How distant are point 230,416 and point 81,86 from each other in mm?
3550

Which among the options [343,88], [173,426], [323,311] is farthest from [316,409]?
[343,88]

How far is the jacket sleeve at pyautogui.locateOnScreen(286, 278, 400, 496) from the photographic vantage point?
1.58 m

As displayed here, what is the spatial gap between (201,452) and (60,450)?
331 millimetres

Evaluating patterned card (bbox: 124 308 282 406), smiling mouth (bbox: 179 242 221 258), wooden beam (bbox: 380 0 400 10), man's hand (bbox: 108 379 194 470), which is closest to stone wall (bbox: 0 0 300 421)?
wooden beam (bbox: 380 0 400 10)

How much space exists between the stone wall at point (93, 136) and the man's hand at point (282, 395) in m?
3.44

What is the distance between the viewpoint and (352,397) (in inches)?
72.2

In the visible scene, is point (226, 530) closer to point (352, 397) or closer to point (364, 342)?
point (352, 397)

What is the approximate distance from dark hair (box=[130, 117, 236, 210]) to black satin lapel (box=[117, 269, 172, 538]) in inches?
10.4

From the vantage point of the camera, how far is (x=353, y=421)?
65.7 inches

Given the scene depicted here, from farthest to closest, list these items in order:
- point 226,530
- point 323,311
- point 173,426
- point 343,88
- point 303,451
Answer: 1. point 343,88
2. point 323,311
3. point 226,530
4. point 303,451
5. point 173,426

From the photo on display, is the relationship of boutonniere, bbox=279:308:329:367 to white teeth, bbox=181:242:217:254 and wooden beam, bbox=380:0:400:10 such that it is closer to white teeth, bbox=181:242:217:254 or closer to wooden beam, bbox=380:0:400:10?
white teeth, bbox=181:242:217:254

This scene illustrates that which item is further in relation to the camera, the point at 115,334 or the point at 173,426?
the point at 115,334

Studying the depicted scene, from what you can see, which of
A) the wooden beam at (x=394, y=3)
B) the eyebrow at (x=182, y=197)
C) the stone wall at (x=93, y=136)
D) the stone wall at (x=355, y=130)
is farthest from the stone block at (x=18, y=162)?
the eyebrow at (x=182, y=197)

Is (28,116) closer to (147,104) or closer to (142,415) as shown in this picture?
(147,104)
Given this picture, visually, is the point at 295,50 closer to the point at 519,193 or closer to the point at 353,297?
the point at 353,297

-=-=-

» **Short problem**: Output each record exactly, leaving nothing out.

» **Solved exercise**:
How distant are point 230,416 and point 81,86 from each other in mm?
3550

Which among the options [343,88], [173,426], [323,311] is farthest from [316,409]?
[343,88]

How far is the jacket sleeve at pyautogui.locateOnScreen(286, 278, 400, 496) from the photographic vantage point?
1.58 m

As displayed here, what is the spatial gap between (201,452) and (60,450)?
331 millimetres

Evaluating patterned card (bbox: 124 308 282 406), smiling mouth (bbox: 179 242 221 258), wooden beam (bbox: 380 0 400 10), man's hand (bbox: 108 379 194 470), which is closest to stone wall (bbox: 0 0 300 421)?
wooden beam (bbox: 380 0 400 10)

How much space exists between the stone wall at point (93, 136) and the man's hand at point (282, 395) in m?
3.44

What is the distance between the viewpoint and (352,397) (in inches)?
72.2

In the visible scene, is point (226, 530) closer to point (352, 397) or closer to point (364, 342)?
point (352, 397)

What is the approximate distance from dark hair (box=[130, 117, 236, 210]) to black satin lapel (box=[117, 269, 172, 538]) in inches?
10.4

From the vantage point of the camera, how far is (x=353, y=421)?
65.7 inches

Given the scene depicted here, from farthest to closest, list these items in order:
- point 226,530
- point 323,311
- point 173,426
- point 343,88
- point 303,451
Answer: 1. point 343,88
2. point 323,311
3. point 226,530
4. point 303,451
5. point 173,426

From the photo on display, is the relationship of boutonniere, bbox=279:308:329:367 to white teeth, bbox=181:242:217:254 and wooden beam, bbox=380:0:400:10 such that it is closer to white teeth, bbox=181:242:217:254 or closer to wooden beam, bbox=380:0:400:10?
white teeth, bbox=181:242:217:254

This scene illustrates that which item is further in relation to the camera, the point at 115,334 or the point at 173,426?
the point at 115,334

Studying the depicted scene, from what you can see, which of
A) the wooden beam at (x=394, y=3)
B) the eyebrow at (x=182, y=197)
C) the stone wall at (x=93, y=136)
D) the stone wall at (x=355, y=130)
is farthest from the stone block at (x=18, y=162)?
the eyebrow at (x=182, y=197)

Is (28,116) closer to (147,104) or closer to (142,415) as shown in this picture?
(147,104)
Given this picture, visually, is the point at 295,50 closer to the point at 519,193 or closer to the point at 353,297?
the point at 353,297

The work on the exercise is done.